Battle to save remains of 400-year-old wreck

By Emily Dugan - The Independent


A 17th-century shipwreck described as the "biggest discovery since the Mary Rose" is rotting so rapidly that it could disappear within five years.

The remains of the ship, known simply as the Swash Channel Wreck, were preserved for centuries under the seabed in six metres of water off the Dorset coast.

But now its ornately carved timbers, the earliest still in existence in Britain, are literally being eaten away.

The sand that protected it has been shifted by changing currents and tides, leaving the 40m vessel's timbers exposed to bacteria and the tunnelling of aquatic shipworms.

Tests on the timbers and artefacts trace the ship's history back to Europe in the early 1600s, where it was probably engaged in the beginnings of international trade with the Far East.
----------
Prompt | Continue the article about the Swash Channel Wreck, starting right after its last sentence.

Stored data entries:
----------
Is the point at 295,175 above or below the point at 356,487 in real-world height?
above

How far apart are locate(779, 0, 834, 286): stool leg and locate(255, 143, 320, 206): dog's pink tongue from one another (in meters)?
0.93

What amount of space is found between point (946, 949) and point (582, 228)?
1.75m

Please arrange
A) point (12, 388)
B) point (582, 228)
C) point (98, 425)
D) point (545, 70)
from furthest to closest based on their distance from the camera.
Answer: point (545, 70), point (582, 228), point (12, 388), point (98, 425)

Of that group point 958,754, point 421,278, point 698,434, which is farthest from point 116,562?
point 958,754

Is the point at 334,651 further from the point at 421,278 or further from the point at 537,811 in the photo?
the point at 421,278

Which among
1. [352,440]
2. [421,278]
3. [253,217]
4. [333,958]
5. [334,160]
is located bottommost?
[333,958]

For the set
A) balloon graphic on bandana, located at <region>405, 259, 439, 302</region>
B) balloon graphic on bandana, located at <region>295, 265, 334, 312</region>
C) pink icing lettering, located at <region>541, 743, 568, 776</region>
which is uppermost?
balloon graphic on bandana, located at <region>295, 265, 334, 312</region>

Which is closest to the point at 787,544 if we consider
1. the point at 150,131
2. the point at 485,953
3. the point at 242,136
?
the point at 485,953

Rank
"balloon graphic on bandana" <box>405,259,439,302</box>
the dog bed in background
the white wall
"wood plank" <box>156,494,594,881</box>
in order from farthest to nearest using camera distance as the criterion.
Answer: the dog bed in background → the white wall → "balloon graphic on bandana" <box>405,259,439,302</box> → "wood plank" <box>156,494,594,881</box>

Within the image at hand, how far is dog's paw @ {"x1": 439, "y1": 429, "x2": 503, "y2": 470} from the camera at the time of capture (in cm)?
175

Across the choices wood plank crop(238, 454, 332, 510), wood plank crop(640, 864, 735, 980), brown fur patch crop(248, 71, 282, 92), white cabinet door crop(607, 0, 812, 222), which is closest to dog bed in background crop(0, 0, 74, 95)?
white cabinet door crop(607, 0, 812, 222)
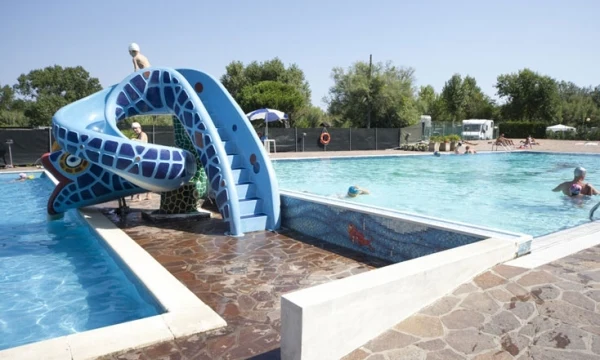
----------
Written reply |
A Bournemouth University marine archaeology team has been studying the wreck since 2006. But they are now so concerned at its deterioration that they have decided to raise and preserve part of the hull next month .

David Payton, senior lecturer in marine archaeology at the university, said: "The damage there has increased dramatically since we first started studying it.

It's a race – you've only got a certain amount of time before it's too late and there's no point.

"It's been buried until now, but in the last four or five years it's become exposed.

The longer the wreck is exposed, the more damaged it will be. If nothing were done within the next five years there'd be nothing left."